If you have a whistle, air horn , or gun, try to make as much noise as possible. Blasts of three shots, whistles, or other noises delivered every 2-3 minutes, will likely be recognized as a signs of distress. A mirror or other reflective surface can also be used to signal for help by pointing it toward the sun and directing the light to a passing plane or helicopter.
Probably the most important piece to the survival puzzle, is drinking water. You can survival for several days without food, but you may only survive hours without adequate water. If you have ever been thirsty and not had access to water, you know that you think of little else. Without enough water, your cognitive abilities begin to diminish way before you die. If you are in hot conditions, try to stay out of the sun as much as possible. In hot conditions, it’s easy to tell when you’re thirsty, but you can become dehydrated in cold weather too.

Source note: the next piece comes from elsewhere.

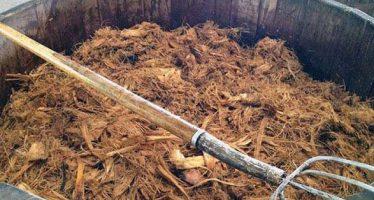 Carbón activado derivado de residuos de maguey limpiaría agua y aire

As soon as you know you are lost or in a wilderness survival situation, it’s imperative that you figure out how you will obtain water. Try to remember the last time you saw a water source. Ideally, you will find a stream. Flowing water is usually less contaminated and is almost always a better choice. But even inside of some hollow trees or in between rocks, you may find water. In most cases, you will need to purify the water. If you don’t have a water filter or purification tablets, you can always boil it. The color of your urine is a strong indicator of how hydrated you are. Typically, the darker the urine, the less hydrated you are.
Don’t Worry About Food
As discussed in the previous section, you can survive several days without food. It’s not ideal or very comfortable, but you can. If you already have food, great. But when you run out, spend your time and energy on getting water and doing all of the other necessary activities that we have previously discussed. In most situations, unless you have a gun and animals are easily found, you will expend too much energy hunting for food. There are some edible plants, berries, and roots, but unless you are 100% sure which ones they are, it’s best not to try them. Besides, if you do not eat them on a regular basis, they are likely to make you sick, thus making your predicament worse. Only when you have covered all of your other bases, then you can give thought to finding food. Think of ways that will not expend much energy, like snares or traps.